Expanded analysis of SQL operations#2749
Conversation
Codecov Report❌ Patch coverage is Additional details and impacted files@@ Coverage Diff @@
## main #2749 +/- ##
======================================
Coverage 0.00% 0.00%
======================================
Files 66 66
Lines 9812 10002 +190
======================================
- Misses 9812 10002 +190 ☔ View full report in Codecov by Sentry. 🚀 New features to boost your workflow:
|
Require view-table permission for reads discovered inside write SQL analysis, including INSERT ... SELECT and CREATE TABLE ... AS SELECT. Record additional SQLite authorizer callbacks as Operation values so unsupported functions, savepoints, virtual table DDL, and unknown callbacks are denied unless explicitly handled.
|
Some useful feedback from GPT-5.5 xhigh/Codex:
|
|
I'm confident it is not possible with a SQLite3 analyzer callback to tell the difference between an Solution: I'm going to enforce that the user has |
Raw SQL insert and update statements can have broader effects than their SQLite authorizer callbacks reveal. INSERT OR REPLACE and UPDATE OR REPLACE can delete conflicting rows while only surfacing insert or update operations. Expand table insert and update operations to require insert-row, update-row, and delete-row together. Keep delete operations mapped to delete-row, and update the analysis UI/API to report and evaluate multiple required permissions for a single operation. Refs #2749 (comment)
|
This issue, marked as P2 is interesting:
Effectively we're saying that, if a user can create a table, they can trigger any function on subsequent inserts to that table. So we don't have a good way of blocking function calls. Does this actually matter?
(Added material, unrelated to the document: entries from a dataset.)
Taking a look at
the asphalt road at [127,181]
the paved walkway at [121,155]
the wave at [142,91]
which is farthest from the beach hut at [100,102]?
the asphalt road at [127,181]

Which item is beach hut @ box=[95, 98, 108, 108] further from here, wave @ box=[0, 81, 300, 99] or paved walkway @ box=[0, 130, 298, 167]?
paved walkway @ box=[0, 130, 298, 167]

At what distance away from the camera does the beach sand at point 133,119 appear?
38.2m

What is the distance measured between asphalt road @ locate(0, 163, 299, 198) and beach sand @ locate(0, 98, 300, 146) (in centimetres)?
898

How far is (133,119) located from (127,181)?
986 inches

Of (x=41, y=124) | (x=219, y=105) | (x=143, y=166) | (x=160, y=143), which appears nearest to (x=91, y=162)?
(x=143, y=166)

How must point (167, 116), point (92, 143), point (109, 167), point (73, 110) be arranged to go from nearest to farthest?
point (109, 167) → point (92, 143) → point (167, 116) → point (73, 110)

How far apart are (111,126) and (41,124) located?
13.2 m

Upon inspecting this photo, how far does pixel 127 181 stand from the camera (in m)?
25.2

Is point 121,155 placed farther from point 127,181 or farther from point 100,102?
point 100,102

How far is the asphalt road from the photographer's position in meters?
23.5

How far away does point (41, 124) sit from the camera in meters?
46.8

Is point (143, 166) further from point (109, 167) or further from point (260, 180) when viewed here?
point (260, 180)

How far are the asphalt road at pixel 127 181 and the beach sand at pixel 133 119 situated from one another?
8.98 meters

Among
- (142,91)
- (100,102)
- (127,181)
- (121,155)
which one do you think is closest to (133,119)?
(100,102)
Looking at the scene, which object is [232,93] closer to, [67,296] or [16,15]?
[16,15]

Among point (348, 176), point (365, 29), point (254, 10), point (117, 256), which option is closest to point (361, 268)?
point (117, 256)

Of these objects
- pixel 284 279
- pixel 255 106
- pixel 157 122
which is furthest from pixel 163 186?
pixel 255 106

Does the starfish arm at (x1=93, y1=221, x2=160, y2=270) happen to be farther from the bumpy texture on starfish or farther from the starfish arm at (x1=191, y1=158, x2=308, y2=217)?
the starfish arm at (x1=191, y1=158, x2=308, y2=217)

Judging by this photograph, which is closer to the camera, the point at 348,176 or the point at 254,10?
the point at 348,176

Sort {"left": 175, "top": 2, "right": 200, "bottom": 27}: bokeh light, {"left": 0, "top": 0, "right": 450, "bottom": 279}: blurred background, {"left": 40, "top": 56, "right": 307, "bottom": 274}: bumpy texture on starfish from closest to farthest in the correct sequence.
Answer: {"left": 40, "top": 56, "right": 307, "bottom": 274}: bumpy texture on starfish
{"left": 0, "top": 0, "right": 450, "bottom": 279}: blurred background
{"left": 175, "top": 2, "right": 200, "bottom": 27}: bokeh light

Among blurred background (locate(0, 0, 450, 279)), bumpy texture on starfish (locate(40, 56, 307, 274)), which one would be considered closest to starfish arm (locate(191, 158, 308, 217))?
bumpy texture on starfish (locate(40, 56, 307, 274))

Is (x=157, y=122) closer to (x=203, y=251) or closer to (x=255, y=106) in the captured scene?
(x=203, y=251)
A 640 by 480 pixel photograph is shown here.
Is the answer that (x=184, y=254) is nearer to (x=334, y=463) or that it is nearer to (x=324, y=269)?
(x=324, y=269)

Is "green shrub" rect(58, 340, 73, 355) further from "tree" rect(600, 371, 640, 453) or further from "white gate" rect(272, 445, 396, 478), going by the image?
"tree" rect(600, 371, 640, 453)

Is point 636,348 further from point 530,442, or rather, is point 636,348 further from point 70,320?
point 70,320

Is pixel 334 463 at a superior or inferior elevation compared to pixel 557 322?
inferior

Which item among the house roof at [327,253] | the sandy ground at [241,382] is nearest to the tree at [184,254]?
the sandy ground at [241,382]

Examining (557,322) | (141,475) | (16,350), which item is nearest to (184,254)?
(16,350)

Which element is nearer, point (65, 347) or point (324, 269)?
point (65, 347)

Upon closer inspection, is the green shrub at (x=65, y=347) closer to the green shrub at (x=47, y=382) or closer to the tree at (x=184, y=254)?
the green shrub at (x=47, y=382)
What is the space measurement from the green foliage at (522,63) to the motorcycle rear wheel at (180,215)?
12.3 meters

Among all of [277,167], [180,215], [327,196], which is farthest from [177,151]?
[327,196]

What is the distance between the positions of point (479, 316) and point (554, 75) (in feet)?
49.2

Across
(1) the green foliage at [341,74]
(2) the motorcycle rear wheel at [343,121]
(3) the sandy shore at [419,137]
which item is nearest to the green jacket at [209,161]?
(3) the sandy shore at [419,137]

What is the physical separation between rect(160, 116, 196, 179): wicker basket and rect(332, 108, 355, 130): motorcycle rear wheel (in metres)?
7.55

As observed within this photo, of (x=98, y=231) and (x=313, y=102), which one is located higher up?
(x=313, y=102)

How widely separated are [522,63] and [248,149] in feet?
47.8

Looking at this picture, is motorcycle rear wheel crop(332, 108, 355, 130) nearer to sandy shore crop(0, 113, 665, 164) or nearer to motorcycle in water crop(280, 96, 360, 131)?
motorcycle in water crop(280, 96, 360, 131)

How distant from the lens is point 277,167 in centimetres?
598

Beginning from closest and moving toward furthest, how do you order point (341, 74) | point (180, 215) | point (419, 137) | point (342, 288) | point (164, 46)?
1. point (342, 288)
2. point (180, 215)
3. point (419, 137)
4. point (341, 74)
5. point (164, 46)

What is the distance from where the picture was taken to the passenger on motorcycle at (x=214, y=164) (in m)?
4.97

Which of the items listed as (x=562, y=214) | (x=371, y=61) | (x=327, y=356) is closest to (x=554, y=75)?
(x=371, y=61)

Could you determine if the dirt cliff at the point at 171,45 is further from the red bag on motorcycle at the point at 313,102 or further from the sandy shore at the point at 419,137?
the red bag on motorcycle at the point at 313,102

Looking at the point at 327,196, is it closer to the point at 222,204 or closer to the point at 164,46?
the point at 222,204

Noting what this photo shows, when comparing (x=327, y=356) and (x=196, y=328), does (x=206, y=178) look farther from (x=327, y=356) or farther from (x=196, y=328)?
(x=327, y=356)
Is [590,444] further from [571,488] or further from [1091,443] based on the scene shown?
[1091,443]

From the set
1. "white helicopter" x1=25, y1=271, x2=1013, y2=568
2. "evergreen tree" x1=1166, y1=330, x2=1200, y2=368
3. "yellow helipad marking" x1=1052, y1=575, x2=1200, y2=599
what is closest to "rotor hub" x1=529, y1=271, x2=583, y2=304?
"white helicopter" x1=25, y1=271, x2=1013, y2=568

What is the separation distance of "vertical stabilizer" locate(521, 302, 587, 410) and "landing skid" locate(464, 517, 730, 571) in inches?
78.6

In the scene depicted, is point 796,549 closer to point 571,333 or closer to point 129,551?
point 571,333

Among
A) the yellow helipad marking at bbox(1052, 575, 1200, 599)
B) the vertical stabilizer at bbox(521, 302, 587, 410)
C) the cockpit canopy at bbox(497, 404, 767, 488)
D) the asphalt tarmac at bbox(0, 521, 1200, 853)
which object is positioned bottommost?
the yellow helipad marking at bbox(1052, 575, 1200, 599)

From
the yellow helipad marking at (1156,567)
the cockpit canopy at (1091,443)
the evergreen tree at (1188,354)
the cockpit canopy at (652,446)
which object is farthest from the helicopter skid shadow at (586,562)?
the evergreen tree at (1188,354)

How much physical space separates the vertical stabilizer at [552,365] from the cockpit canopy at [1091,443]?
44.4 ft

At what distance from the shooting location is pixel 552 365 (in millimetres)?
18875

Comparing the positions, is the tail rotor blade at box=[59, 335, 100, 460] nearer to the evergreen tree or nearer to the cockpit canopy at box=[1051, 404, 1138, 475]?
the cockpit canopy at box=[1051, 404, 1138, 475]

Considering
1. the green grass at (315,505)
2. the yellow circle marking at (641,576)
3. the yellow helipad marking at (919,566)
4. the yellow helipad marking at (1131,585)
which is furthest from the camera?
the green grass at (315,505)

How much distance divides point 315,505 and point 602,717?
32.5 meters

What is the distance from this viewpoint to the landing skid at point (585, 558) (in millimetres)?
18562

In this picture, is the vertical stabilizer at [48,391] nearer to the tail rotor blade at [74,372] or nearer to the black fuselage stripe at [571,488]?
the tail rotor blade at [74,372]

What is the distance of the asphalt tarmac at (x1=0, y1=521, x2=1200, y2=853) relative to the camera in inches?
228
I'm not convinced that it does, for our application. |
|
I think I'm going to need documentation around the new This does raise the question of whether |
|
The reason I started down the path of analyzing SQL writes to check if the user should be able to write to those tables actually related to stored queries. If I want Datasette to work as more of an application platform - especially interesting now that agents can help non-SQL-literate people write SQL queries - then it makes sense that we might want a wider range of less sophisticated users able to construct new SQL write queries... if we can keep that safe. On that basis, being able to distribute I'm going to keep pushing on this a little further, but I'd like to get really confident that this is feasible before I ship the next alpha. |
|
There is something very promising about datasette-agent getting the ability to execute write queries within a tightly controlled permission landscape though - that on its own may be worth sticking with this. |
|
(I do worry that when Datasette extends to other databases like PostgreSQL it may prove impossible to recreate the per-table finely grained permissions we've built for SQLite though.) |
|
Oh this is interesting... I had Claude look into "whether the SQLite3 authorizer mechanism can be used to detect an INSERT OR REPLACE based just on running an explain query" and it came back with a solution that uses https://claude.ai/share/c4212606-3fee-4b7c-bc97-505e0348ccac Here's Python code it wrote: import sqlite3
# SQLite p5 flag bits relevant to OP_Insert (from sqliteInt.h):
OPFLAG_NCHANGE = 0x01
OPFLAG_EPHEM = 0x02
OPFLAG_ISUPDATE = 0x04 # this OP_Insert is the rewrite half of an UPDATE
OPFLAG_APPEND = 0x08
OPFLAG_USESEEKRESULT = 0x10
OPFLAG_LASTROWID = 0x20
def _main_program(rows):
"""Return only the rows belonging to the top-level VDBE program.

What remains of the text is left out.